There were also these interesting roof-like structures instead of or just before tunnel entrances. I’m not entirely sure of their function, but they had little glass roofs for natural lighting.
Italian suburban sprawl
We finally reached the shores of Lake Maggiore and it was hot. Traffic lights (timed, not sensored) slowed us considerably and Dan mumbled something about roundabouts being so efficient. The sun beat down on us and it was with pleasure that we stopped at a lakeside restaurant for a bite to eat and something cold to drink.
Our view during lunch
Lunch was surprisingly good and we managed to get our order placed despite the language barrier. I don’t like not knowing even just the basics of a language; I’m going to have to work on that in conjunction with my German lessons. Again, it took a while before we could get back on the road and we decided not to follow the lake for its entirety, instead opting for a more direct inland route. The road was fast and interesting, so it was a good choice. The Swiss border caught us off guard but like most of the borders crossings I’ve come across, no one was here to even bother checking us.

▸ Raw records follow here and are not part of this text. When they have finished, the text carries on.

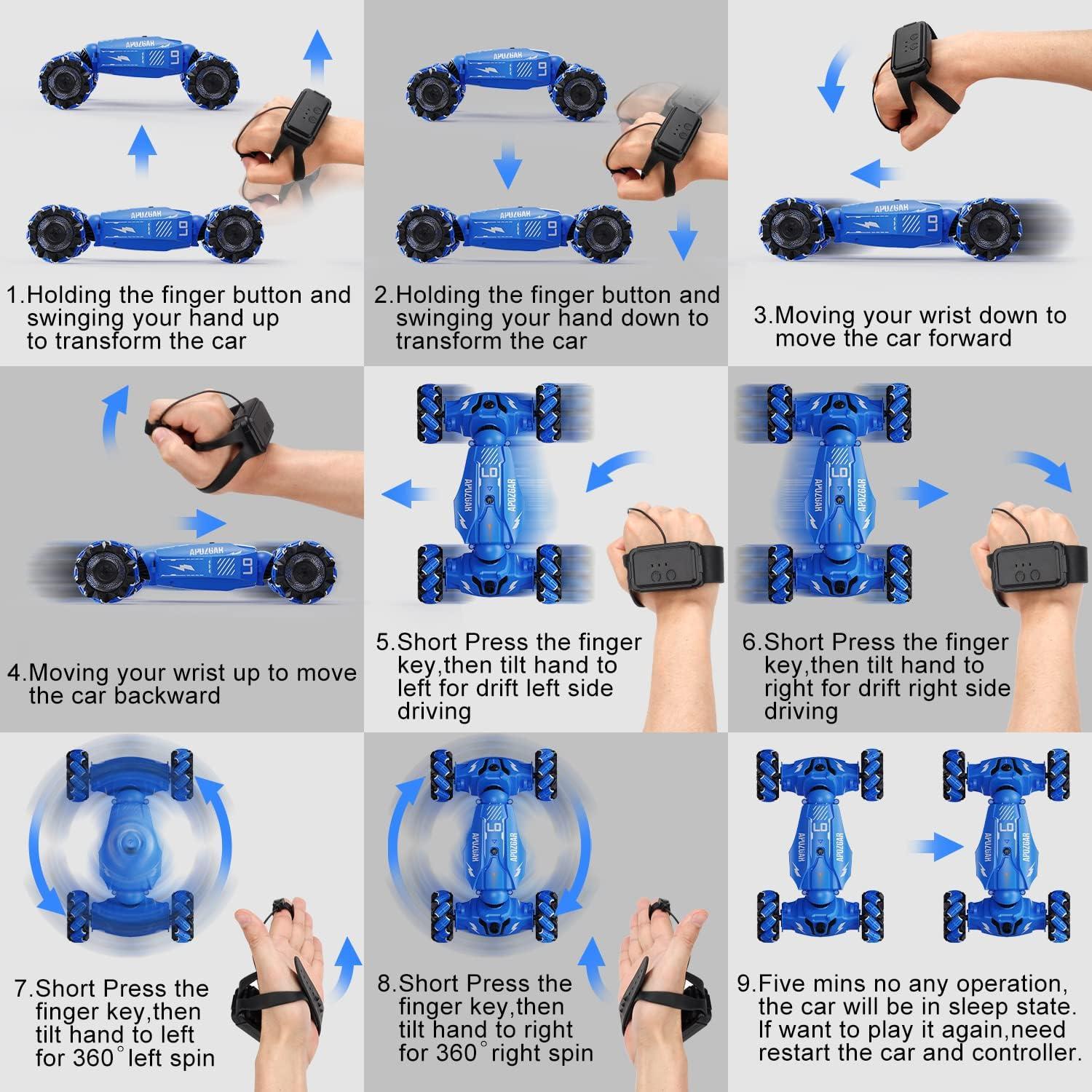 APUZGAR
APUZGAR

1.Holding the finger button and swinging your hand up to transform the car

APUZGAR
APUZGAR

2.Holding the finger button and swinging your hand down to transform the car

APUZGAR

3.Moving your wrist down to move the car forward

APUZGAR

4.Moving your wrist up to move the car backward

APUZGAR

5.Short Press the finger key,then tilt hand to left for drift left side driving

APUZGAR

6.Short Press the finger key,then tilt hand to right for drift right side driving

7.Short Press the finger key,then tilt hand to left for 360° left spin

APUZGAR

8.Short Press the finger key,then tilt hand to right for 360° right spin

APUZGAR
APUZGAR

9.Five mins no any operation, the car will be in sleep state. If want to play it again,need restart the car and controller.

We caught the A2 near Lugano and soon were whisking our way north, retracing our steps from just two days ago. Dan had been considering taking the Gotthard Tunnel because he was both curious about it’s 16km length and well, he likes tunnels. But tales of traffic jams were common and this being the end of a holiday week in Switzerland, the odds of having a free-flowing trip through the tunnel were slim to none. Regardless of Dan’s decision, Bob and I had agreed that we’d take the pass over the mountains and just meet Dan back in Basel. And then the traffic came to a standstill.
We were still a good 6km from the exit for the pass, and the tunnel entrance was further along the A2 after that. Dan decided that he would take the pass (wise move!) and we all agreed to lane split our way to our exit. This is illegal in Switzerland but drivers didn’t appear to be overly offended by our passing by. The lanes were wide and there was always plenty of room for even Bob’s wide BWM 1200GS with panniers.
A2, with traffic
We took our exit for the pass, tackled about 5 cars in front of us and then the road was ours. Wide open all the way over the top and down the other side. Until we got outside of Andermatt. Traffic was backed up from our direction as holiday traffic circled around the roundabout, trying to squeeze in cars from two directions and funnel them into an already crowded Goshen Pass (the location of the Devil’s Bridge I keep mentioning). I realized that the cars in front of us would be snaking painfully slow down the ravine and then meet up with the traffic as it came out of the Gotthard tunnel. There was no way to win this. After a brief discussion between Dan and I we pulled over and made a proposal to Bob: Let’s spend the night in Andermatt. It was already 5pm and traffic wasn’t going to get any better any time soon. If we find a room here, the guys could get up early and easily commute back to Basel for work. Bob agreed enthusiastically and we pulled into Andermatt.
It took a little bit of time to find a room, but after that we found dinner and a beer and made an early evening of it. As Dan set his alarm it finally dawned on me: I didn’t have to be at work in the morning. I could sleep in a little bit and then take a more interesting route home. Dan joked that he didn’t care as long as the laundry was done. Ha! Tomorrow would be fun.